Tuesday, October 13, 2020

Lana Del Rey - Violet Bent Backwards Over the Grass - Review

Lana Del Rey’s first foray into the poetic world, Violet Bent Backwards Over the Grass, was released on audiobook this summer, and, this September, published in hardcover. The audiobook features backing music from Jack Antonoff, co-producer of Del Rey’s sixth studio album, and NME’s 2020 album of the year, Norman Fucking Rockwell!.

Violet, whilst being a hit with Del Rey’s fanbase, has received mixed reviews in the media, with three stars from the Telegraph. Critics have oft-cited Del Rey’s tendency for clichés as the collection’s main shortcoming, as she draws from generic binaries for some lines, like the ‘broken record’ in ‘SportCruiser’ and the misspelled ‘ying to my yang’ in ‘Land of 1000 Fires.’ 

One of Violet’s most fruitfully explored concepts, however, is water, for which Del Rey draws on a rich poetic trope of water being synonymous with danger. ‘Bare Feet on Linoleum’ modernises this image, calling on Sylvia Plath’s ‘watery grave’ and referring to Amy Winehouse as ‘in deep.’ Del Rey’s speaker is desperate to keep her head above the water, and, although Plath didn’t actually drown, another great female writer, Virginia Woolf, did. Del Rey’s allusion to Winehouse complicates the image, as both struggled with alcoholism.  Whereas in ‘Land of 1000 Fires’ Del Rey states ‘my early days … beckoned me towards high sea cliffs’, Del Rey makes clear in ‘My Bedroom is a Sacred Place Now’’ that ‘I haven’t been drunk for 14 years’.

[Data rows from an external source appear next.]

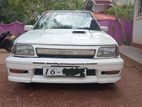 Toyota Starlet EP71 1986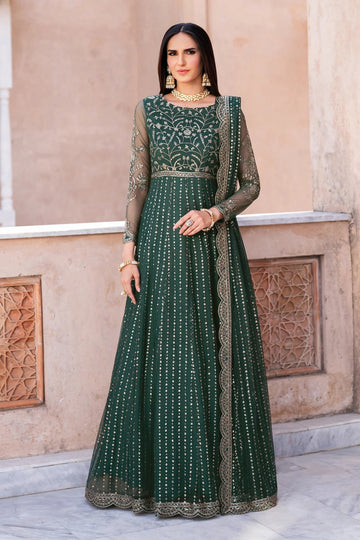 ZARIF | SAHIBA | SBA-05 KERAN | FROCK
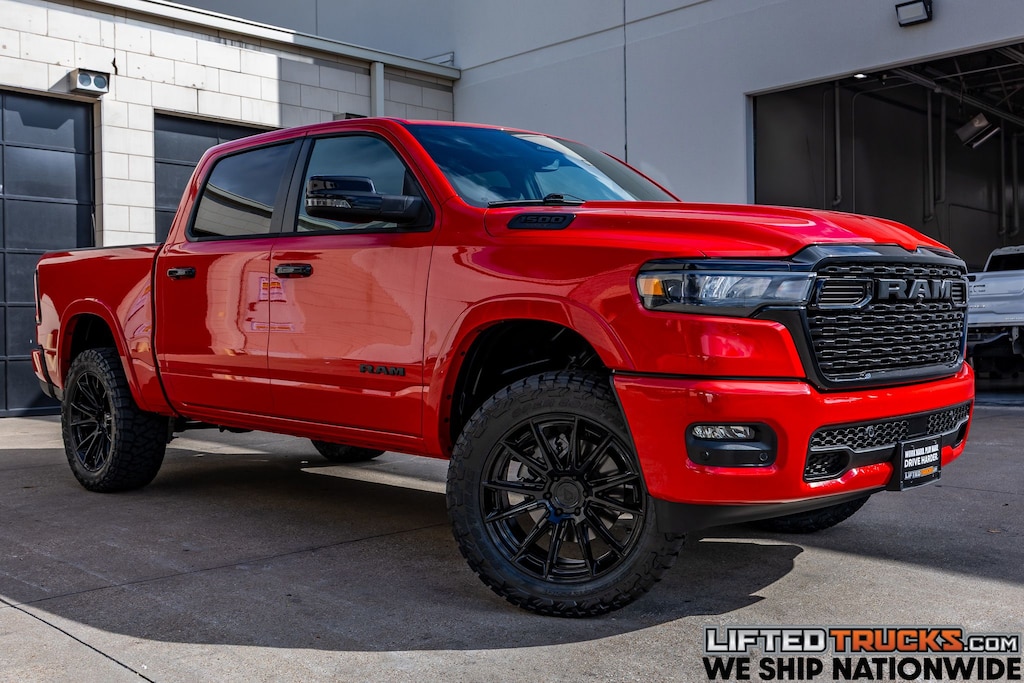 Used 2025 Ram 1500 Big Horn Truck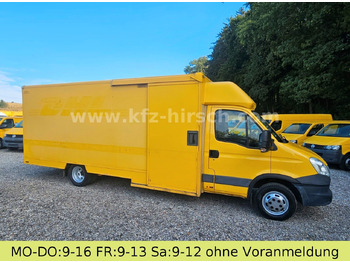 Koffer Transporter Iveco Daily 5t EU5 Extra/Maxi 3.0 *Luftfeder*Automatik: das Bild 2 Koffer Transporter Iveco Daily 5t EU5 Extra/Maxi 3.0 *Luftfeder*Automatik: das Bild 2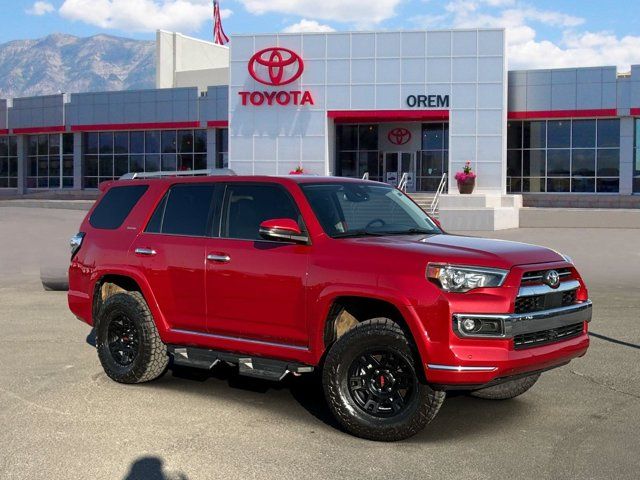 2023 Toyota 4Runner Limited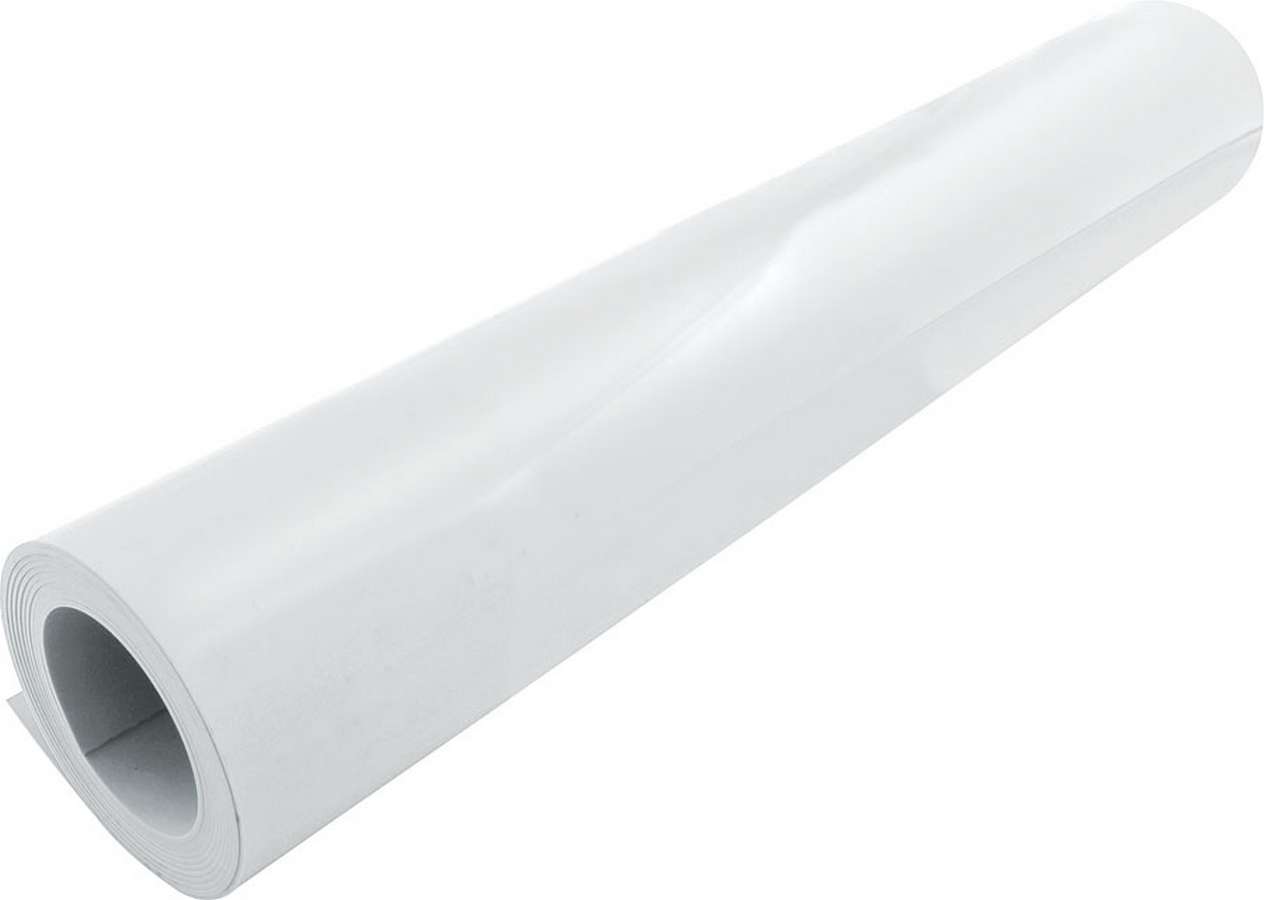 All Star Performance ALL22407 White Plastic 50ft x 24in ALL22407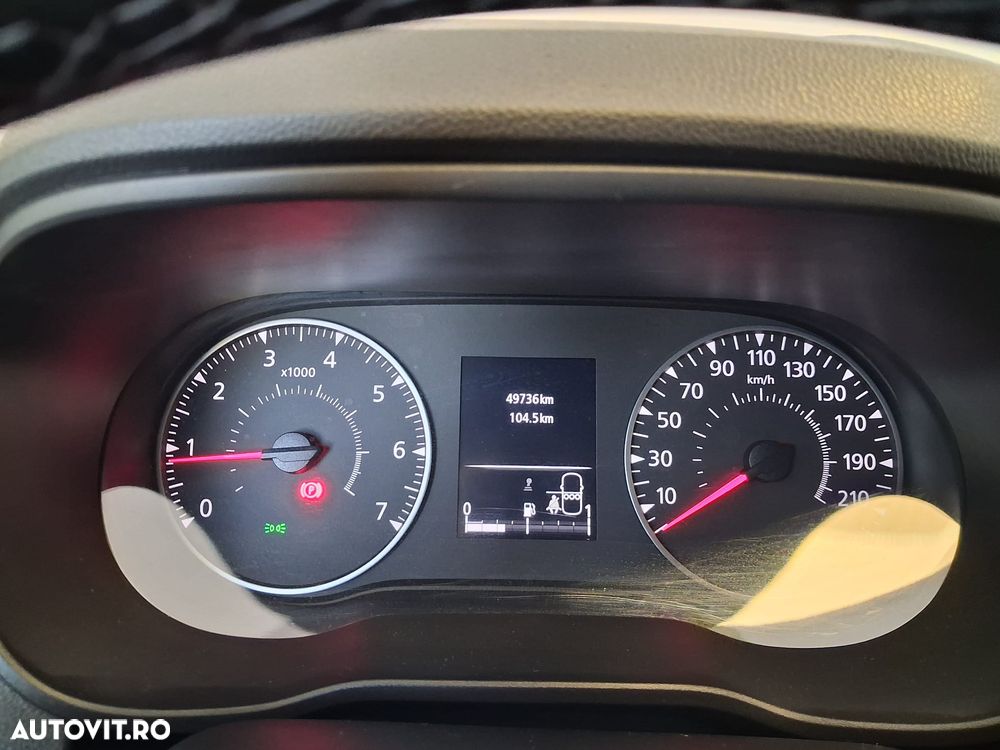 Dacia Duster Blue dCi 115 4X4 Extreme - 6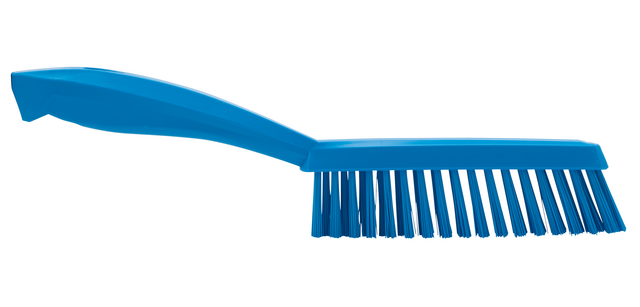 Kleine Handbürste Vikan 300mm blau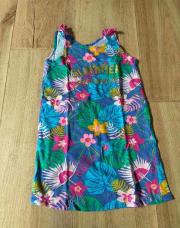 Chemise de nuit fleurie 6 ans 
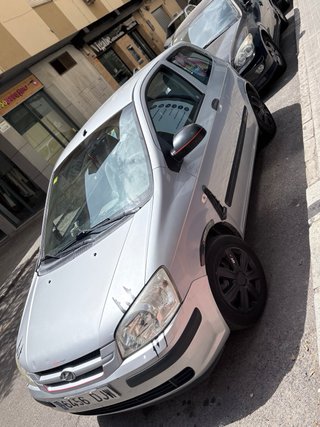 Hyundai Getz 2005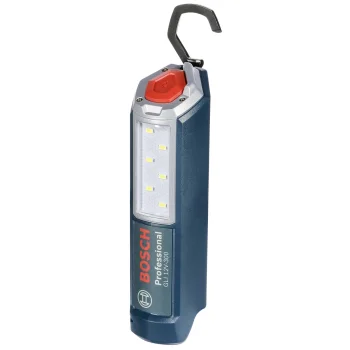 Cordless Work Light Bosch GLI 12V-300, 300 lm, 12 V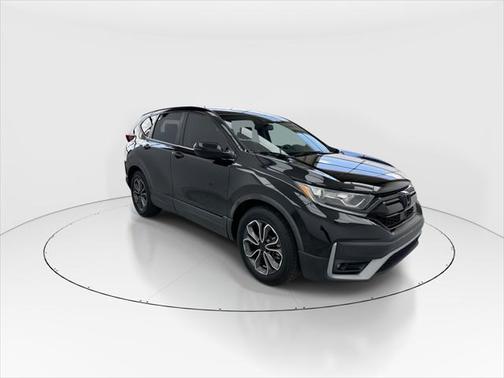2021 Honda CR-V 2WD EX-L
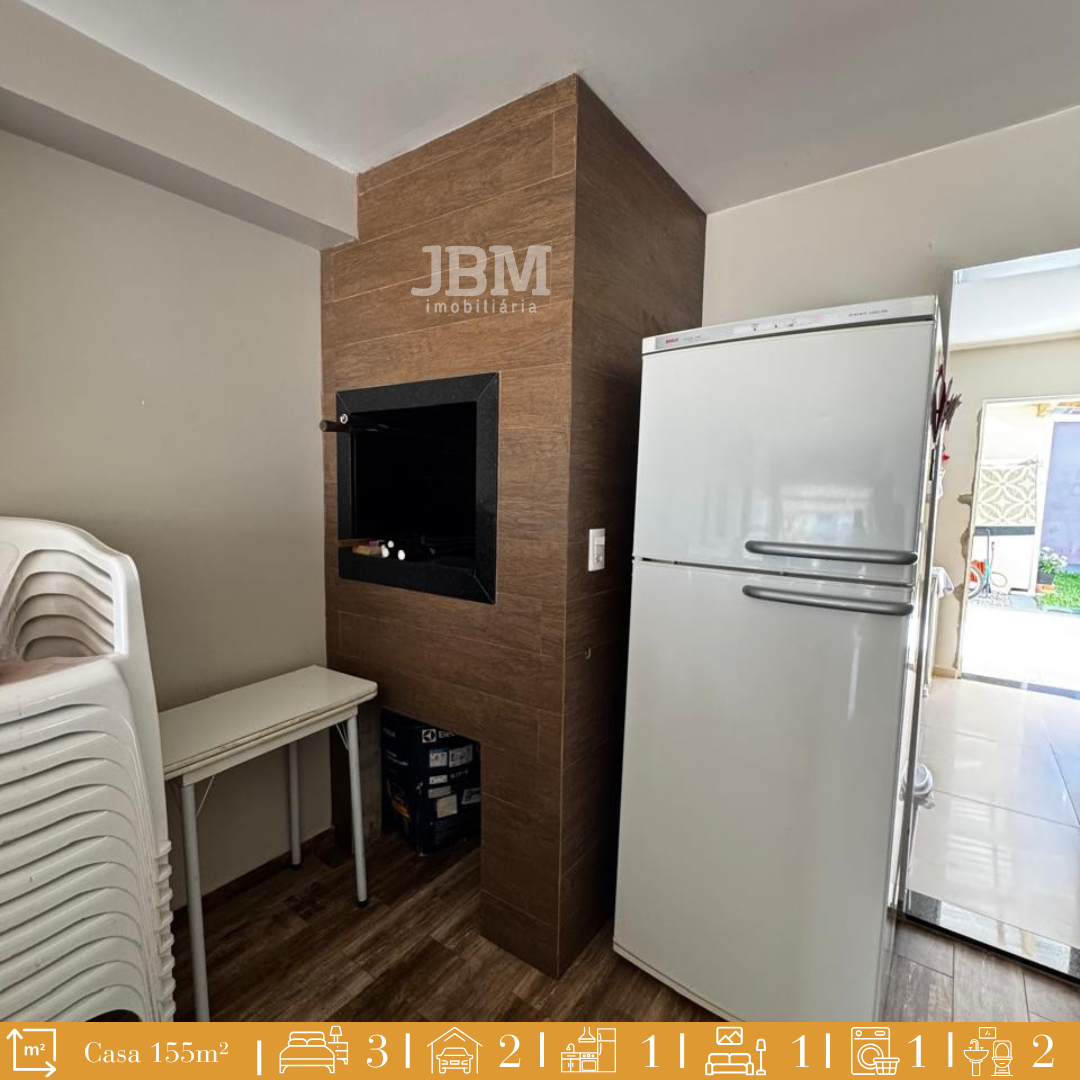 Casas no Bairro Tonial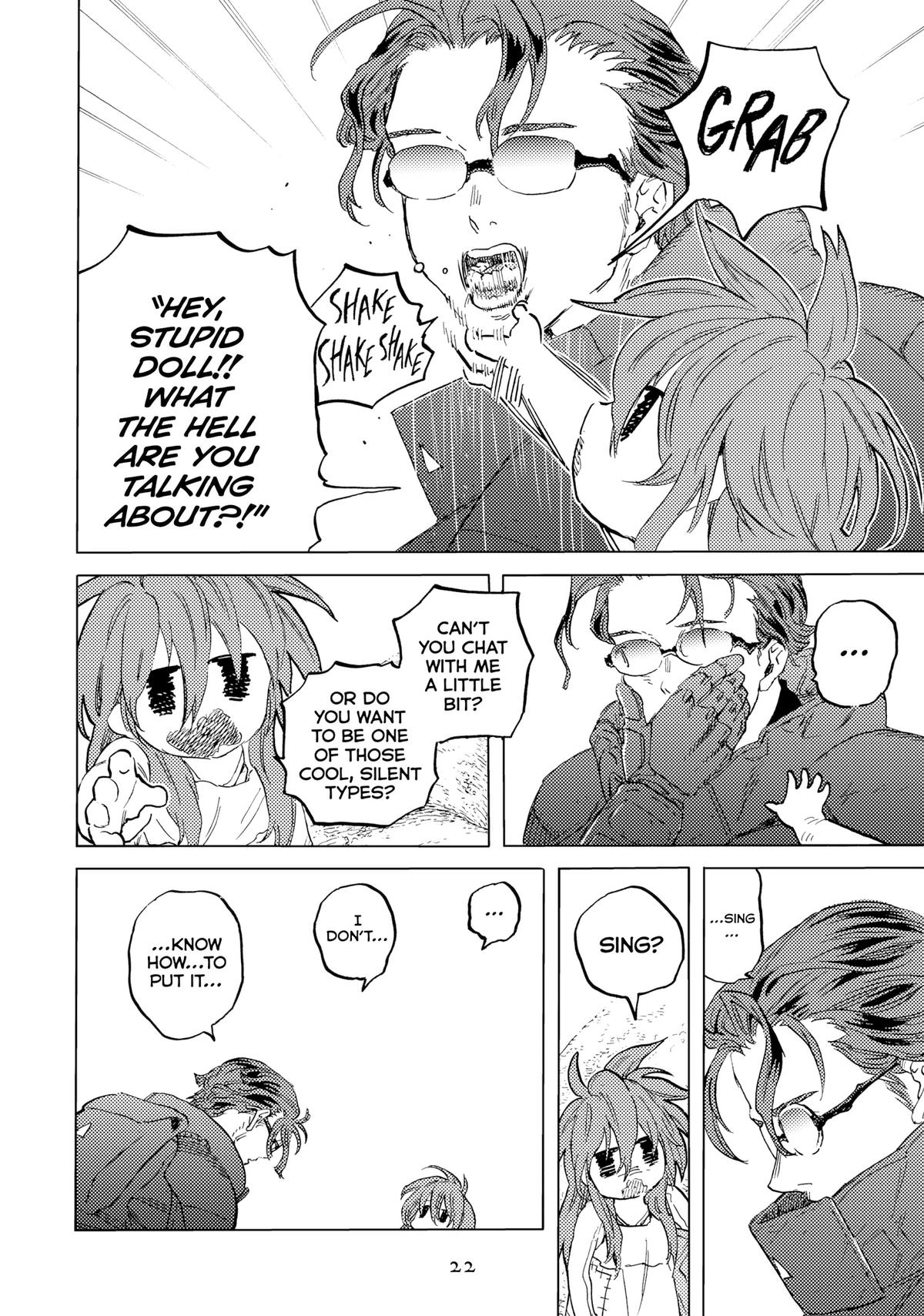 To Your Eternity Chapter 179 - Page 23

Del Rey’s imagery calls to mind Coleridge’s ‘The Rime of the Ancient Mariner’, particularly as NFR! included a song entitled ‘Mariner’s Apartment Complex’. In ‘The Rime’, there was ‘Water, water, every where, / Nor any drop to drink’. Del Rey explores the notion that she cannot afford to drink, i.e. “go under”, an idea reinforced in ‘Never to Heaven’ by the wish that ‘may my eyes always stay level to the skyline.’

At times, Del Rey overwrites, unpacking the poem in-situ rather than allowing her reader to interpret. Lines like ‘my heart is very fragile’ are superfluous and attempt to overshadow the originality of lines like ‘in my veins you run citrus’.  

Violet is more self-referential than Del Rey’s previous works, which in the past called on Whitman, Ginsberg, and Eliot in order to make claims of literariness. The metatextuality of Violet is evident throughout in lines which echo earlier lyrics and song titles. One of the collection’s most interesting, and arguably its most self-indulgent poems, ‘Past the Bushes Cypress Thriving’, is addressed to ‘you in the mirror’. In a Narcissus-esque poem to herself, Del Rey echoes an earlier song, ‘how to disappear’, in supposing that ‘you just want to disappear.’

The dense imagery in ‘Past the Bushes' contradicts the notion of disappearing, instead making use of short stanzas, and vivid language, full of the colours of the ‘phoenix’, ‘Georgia peaches’, and ‘green and winding’ road. The short lines and rhymes come in painterly swathes, each working on top of the previous image like impasto oil paint, creating a surplus of images which, rather than over-clarifying like some of Violet’s other poems, raise more questions than it answers.

All in all, Violet makes for an interesting read – or listen – but could have done with some heavy editing. Poetry is, by its nature and its readership, less forgiving than pop music. Nevertheless, Violet reminds readers that Del Rey is one of the most versatile and consistently surprising lyricists of the moment.